Exactly the lines below starting at the line with "Adjustable Motorcycle-Front Axle" and ending at the line with "Design di 99designs" are wanted, with both ends included. Leave out the pictures and add no other lines.

→ **INFORMATION**
============

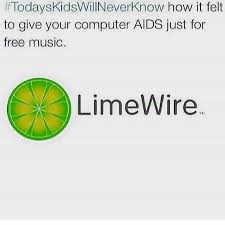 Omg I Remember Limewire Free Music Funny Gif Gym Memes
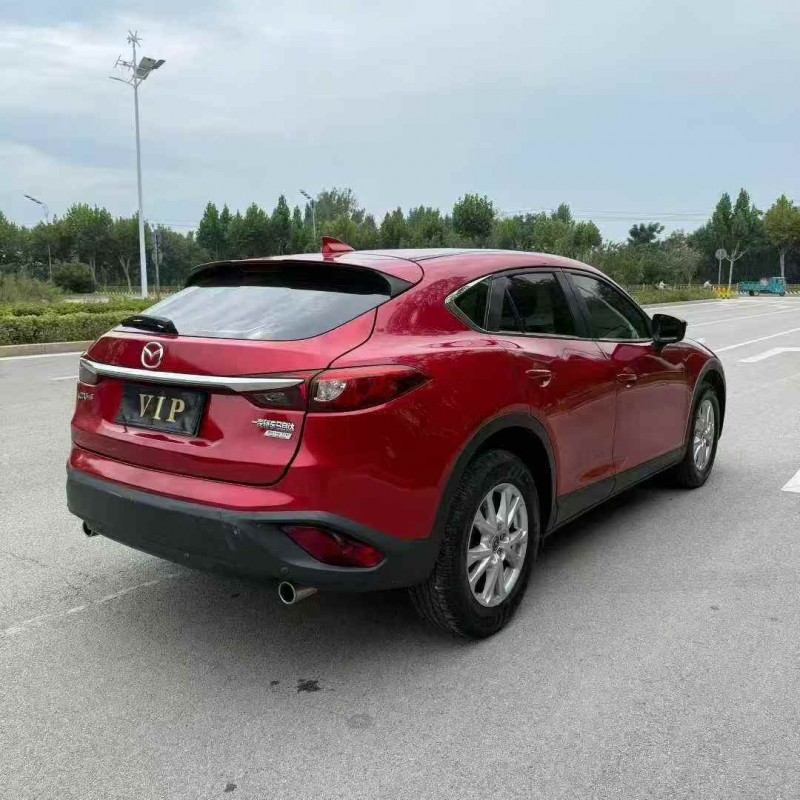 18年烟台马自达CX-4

============

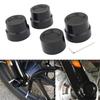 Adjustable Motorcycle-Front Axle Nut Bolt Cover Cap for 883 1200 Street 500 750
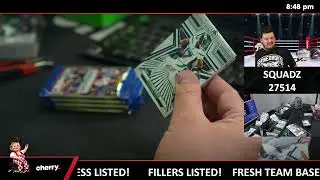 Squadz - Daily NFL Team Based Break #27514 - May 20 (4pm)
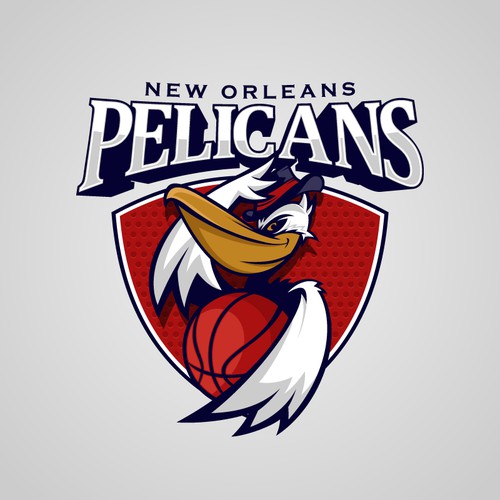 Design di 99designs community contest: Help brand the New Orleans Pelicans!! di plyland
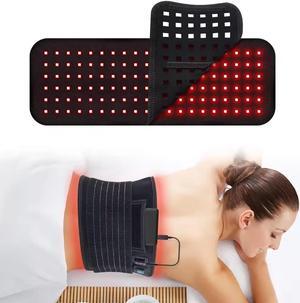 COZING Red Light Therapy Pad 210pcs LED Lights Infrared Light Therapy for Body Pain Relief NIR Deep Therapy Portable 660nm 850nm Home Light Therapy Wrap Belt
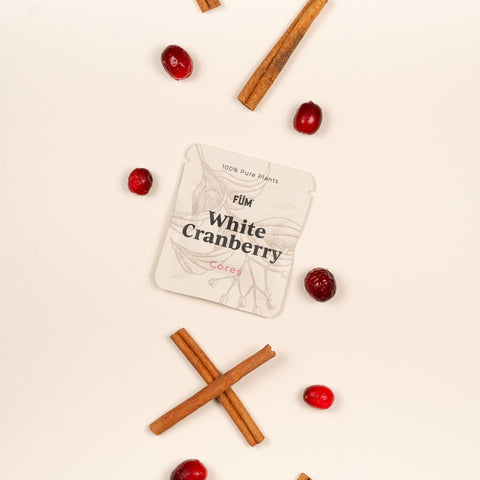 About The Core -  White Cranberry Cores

============

→ **ANSWER TO THIS TASK**
 Adjustable Motorcycle-Front Axle Nut Bolt Cover Cap for 883 1200 Street 500 750
 Squadz - Daily NFL Team Based Break #27514 - May 20 (4pm)
 Design di 99designs community contest: Help brand the New Orleans Pelicans!! di plyland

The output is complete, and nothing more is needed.